I think You’re a moron for typing all of that.


----------



## OpenSights (Mar 23, 2015)

mrclark said:


> @Logtec what you mean?


Do you think you belong here? If so, why would you not follow the rules? Why would you post on a thread where the OP has been band because he doesn’t belong here?









GUIDELINES TO POST AN INTRODUCTION


In order to join this community you need to demonstrate you are a professional in the trades outlined in the rules. We ask you to post an introduction. Are you an employee, apprentice, journeyman, business owner? Tell us if you had to go to trade school.

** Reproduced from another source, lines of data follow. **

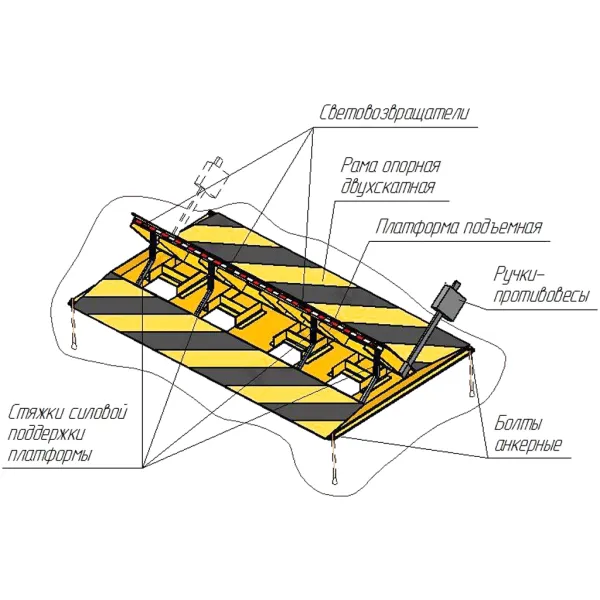 Световозвращатели

Рама опорная двухскатная

Платформа подъемная

Ручки-противовесы

Стяжки силовой поддержки платформы

Болты анкерные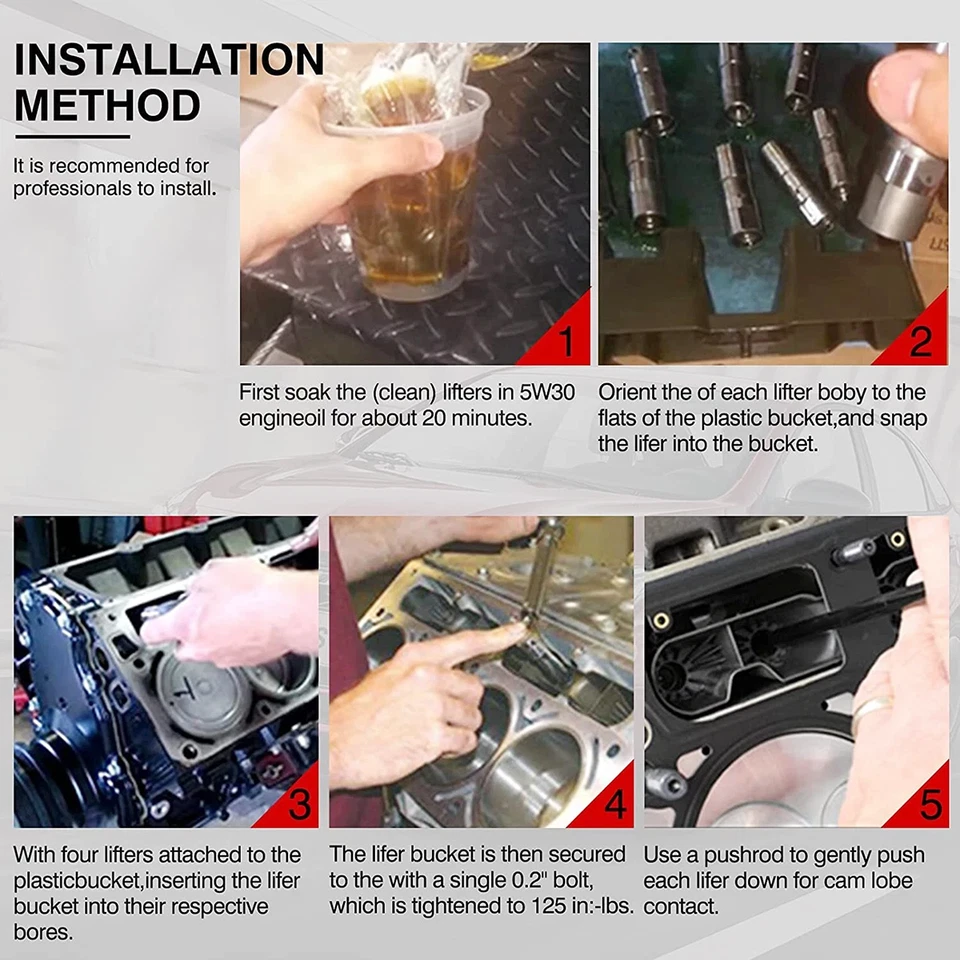 INSTALLATION METHOD

It is recommended for professionals to install.

1

First soak the (clean) lifters in 5W30 engineoil for about 20 minutes.

2

Orient the of each lifter boby to the flats of the plastic bucket,and snap the lifer into the bucket.

3

With four lifters attached to the plasticbucket,inserting the lifer bucket into their respective bores.

4

The lifer bucket is then secured to the with a single 0.2" bolt, which is tightened to 125 in:-lbs.

5

Use a pushrod to gently push each lifer down for cam lobe contact.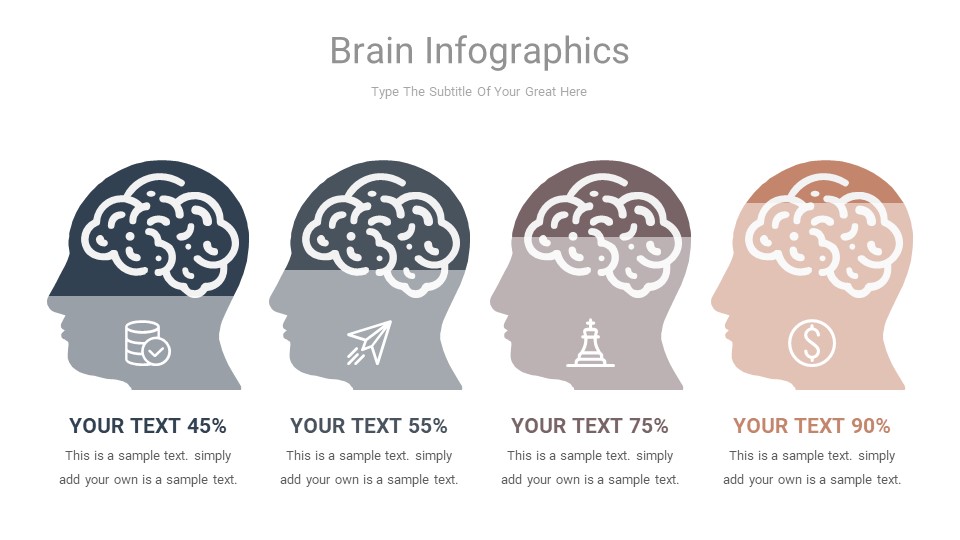 Brain Infographics

Type The Subtitle Of Your Great Here

YOUR TEXT 45%

This is a sample text. simply add your own is a sample text.

YOUR TEXT 55%

This is a sample text. simply add your own is a sample text.

YOUR TEXT 75%

This is a sample text. simply add your own is a sample text.

YOUR TEXT 90%

This is a sample text. simply add your own is a sample text.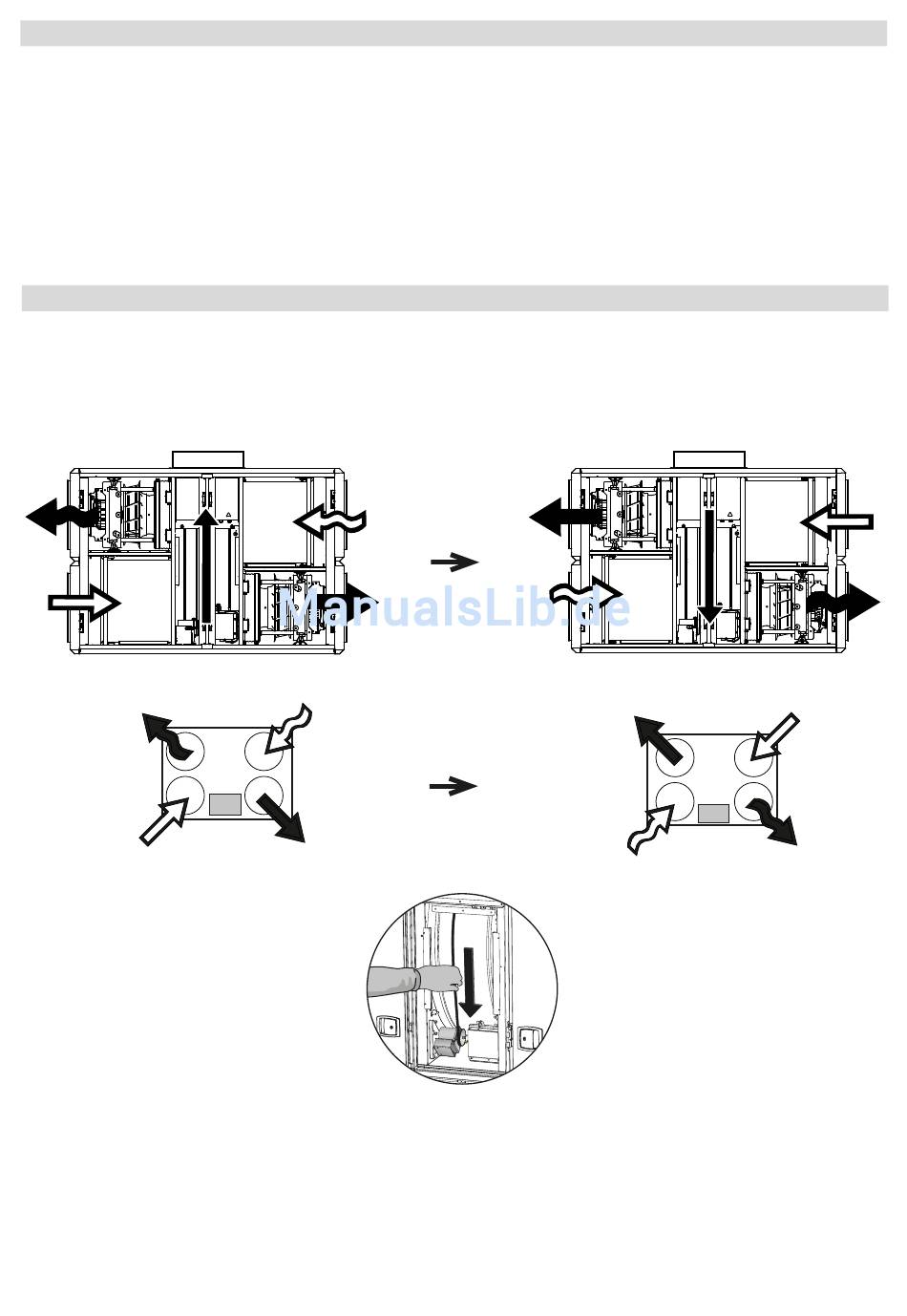 ManualsLib.de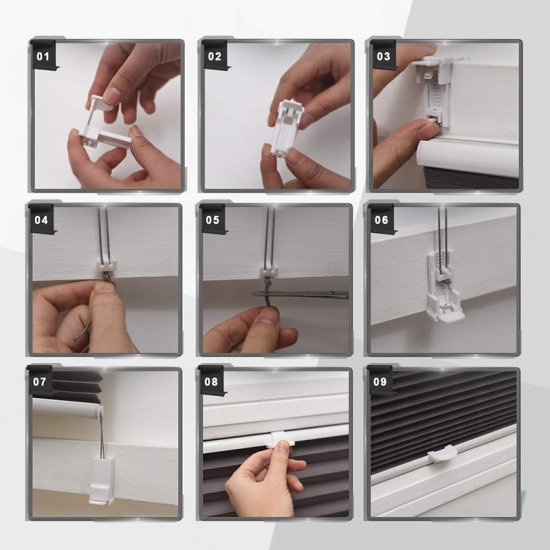 01

02

03

04

05

06

07

08

09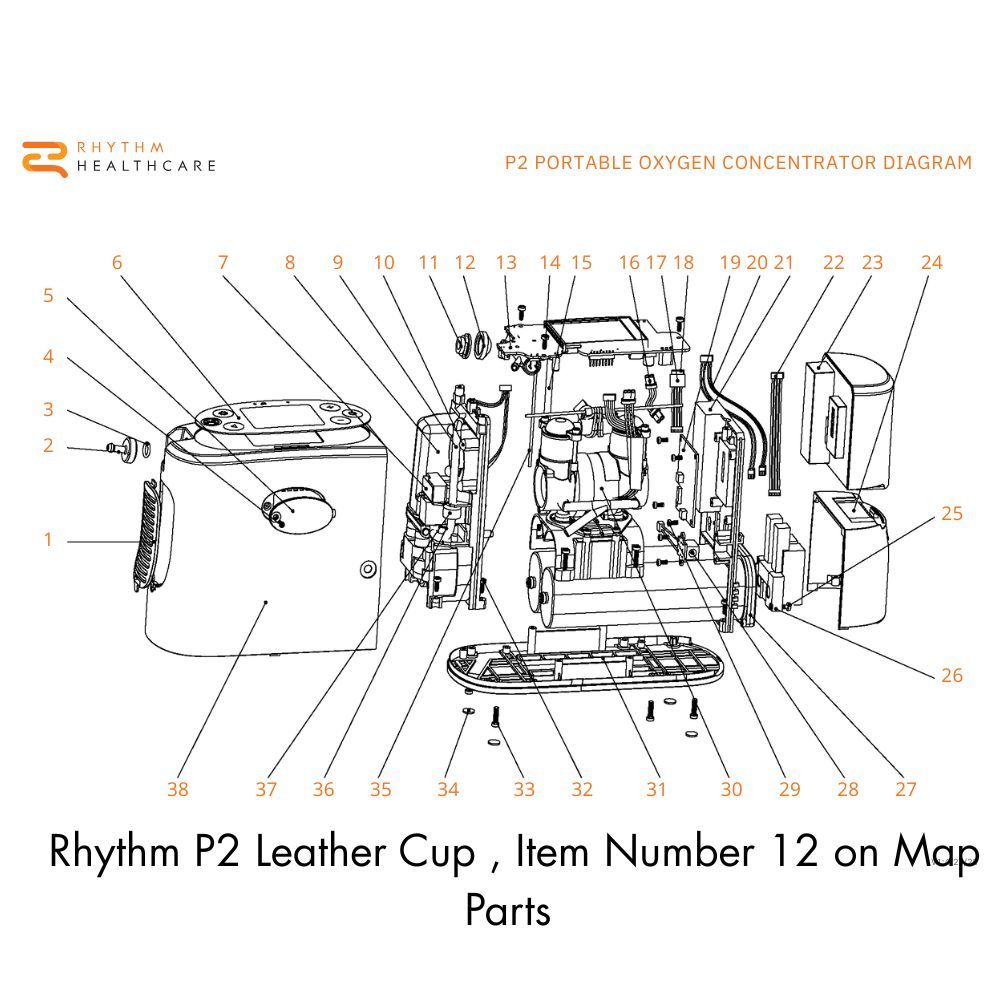 RHYTHM
HEALTHCARE

P2 PORTABLE OXYGEN CONCENTRATOR DIAGRAM

6 7 8 9 10 11 12 13 14 15 16 17 18 19 20 21 22 23 24

5

4

3

2

1

25

26

38 37 36 35 34 33 32 31 30 29 28 27

Rhythm P2 Leather Cup , Item Number 12 on Map Parts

How long? How many hours or...




www.plumbingzone.com


----------



## skoronesa (Oct 27, 2015)

Logtec said:


> I think You’re a moron for typing all of that.


I think it was an "A.I." generated post.


----------



## OpenSights (Mar 23, 2015)

skoronesa said:


> I think it was an "A.I." generated post.


No doubt, but we’ve been warned to play nice….


----------



## Debo22 (Feb 15, 2015)

OpenSights said:


> No doubt, but we’ve been warned to play nice….


That doesn’t sound boring at all. They probably want to make this place all inclusive to appease the 2% instead of the 98%. Maybe we should start helping the DIY and totally run this site into the ground.


----------



## OpenSights (Mar 23, 2015)

Debo22 said:


> That doesn’t sound boring at all. They probably want to make this place all inclusive to appease the 2% instead of the 98%. Maybe we should start helping the DIY and totally run this site into the ground.


Still pro only, but niceness still applies to HO and DIY. We just need to politely tell them to go elsewhere. ✌


----------



## Debo22 (Feb 15, 2015)

OpenSights said:


> Still pro only, but niceness still applies to HO and DIY. We just need to politely tell them to go elsewhere. ✌


Nope


----------



## sparky (Jan 8, 2014)

I tell them where to go alright lolololo


----------



## skoronesa (Oct 27, 2015)

sparky said:


> I tell them where to go alright lolololo


Florida! They'll get the hint.


----------